Saved entries
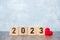 2023 wood cube block with red heart shape. Healthcare, health, Resolution, goal, New Year New You and Happy Valentine day holiday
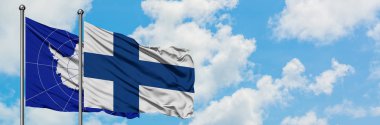 Antarktika ve Finlandiya bayrağı birlikte beyaz bulutlu mavi gökyüzüne karşı rüzgarda sallayarak. Diplomasi kavramı, uluslararası ilişkiler.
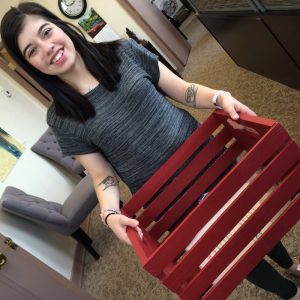 Kelsey poses with one of our new Discovery Bins. Come visit to find out what's inside!
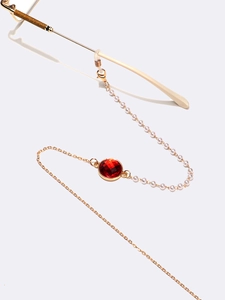Detail einer goldenen Brillen kette mit weißen Perlen und facettiertem rotem Kristall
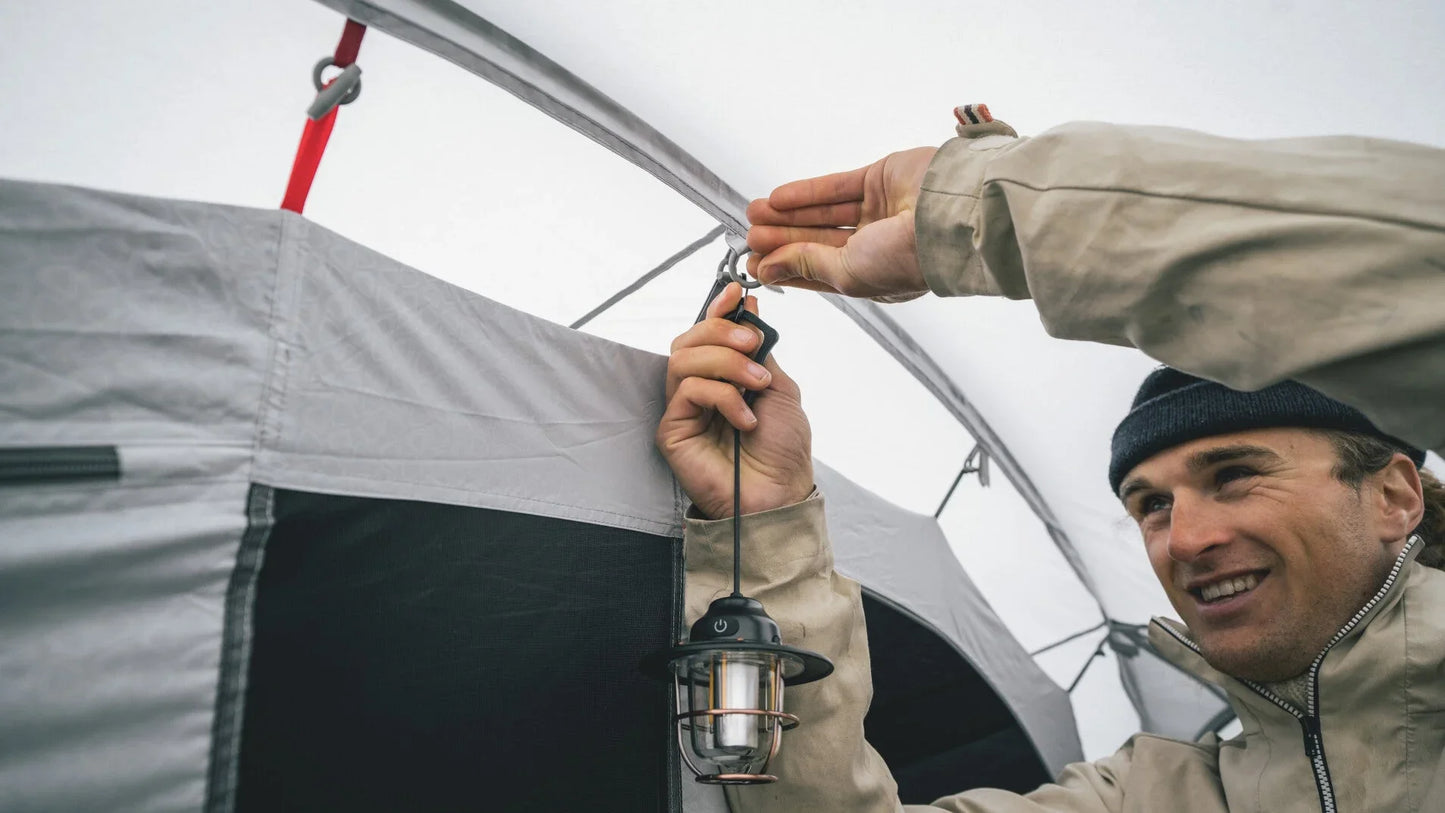 Man hanging camping lantern inside tent for outdoor adventure lighting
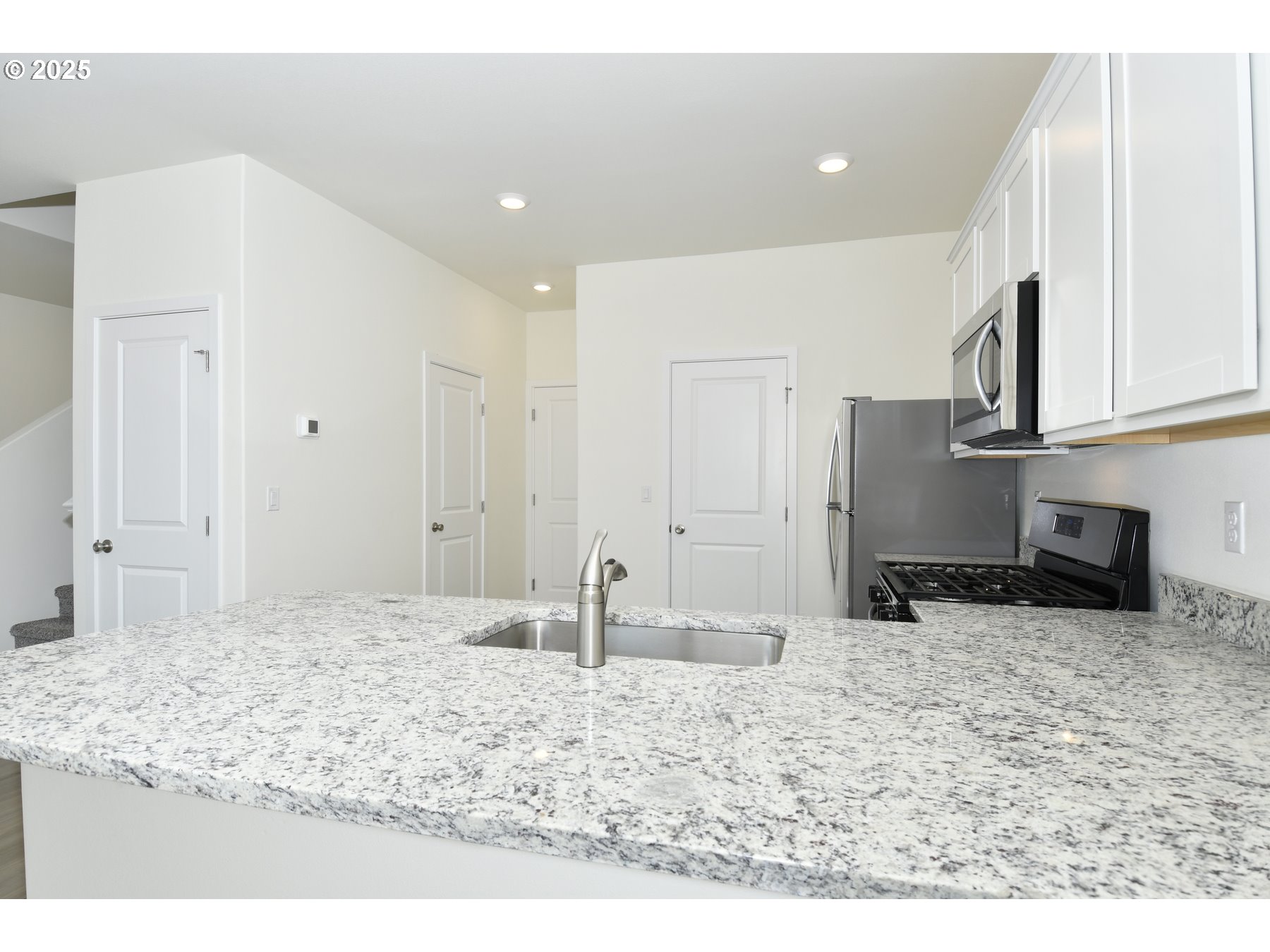 3907 Southwest Duniway Lane Gresham, OR 97080 - Photo 11 of 24 a view of kitchen with stainless steel appliances granite countertop refrigerator sink and stove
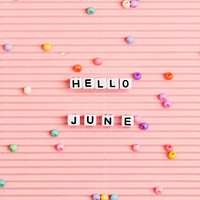 White HELLO JUNE beads message typography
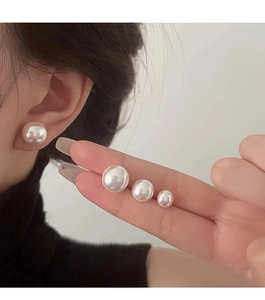 Comparación de cuatro tamaños de elegantes pendientes de perlas blancas en un modelo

**Goal of the exercise**: Exclude the pictures and transcribe all of the entries exactly.

**Response**:
 2023 wood cube block with red heart shape. Healthcare, health, Resolution, goal, New Year New You and Happy Valentine day holiday
 Antarktika ve Finlandiya bayrağı birlikte beyaz bulutlu mavi gökyüzüne karşı rüzgarda sallayarak. Diplomasi kavramı, uluslararası ilişkiler.
 Kelsey poses with one of our new Discovery Bins. Come visit to find out what's inside!
Detail einer goldenen Brillen kette mit weißen Perlen und facettiertem rotem Kristall
 Man hanging camping lantern inside tent for outdoor adventure lighting
 3907 Southwest Duniway Lane Gresham, OR 97080 - Photo 11 of 24 a view of kitchen with stainless steel appliances granite countertop refrigerator sink and stove
 White HELLO JUNE beads message typography
 Comparación de cuatro tamaños de elegantes pendientes de perlas blancas en un modelo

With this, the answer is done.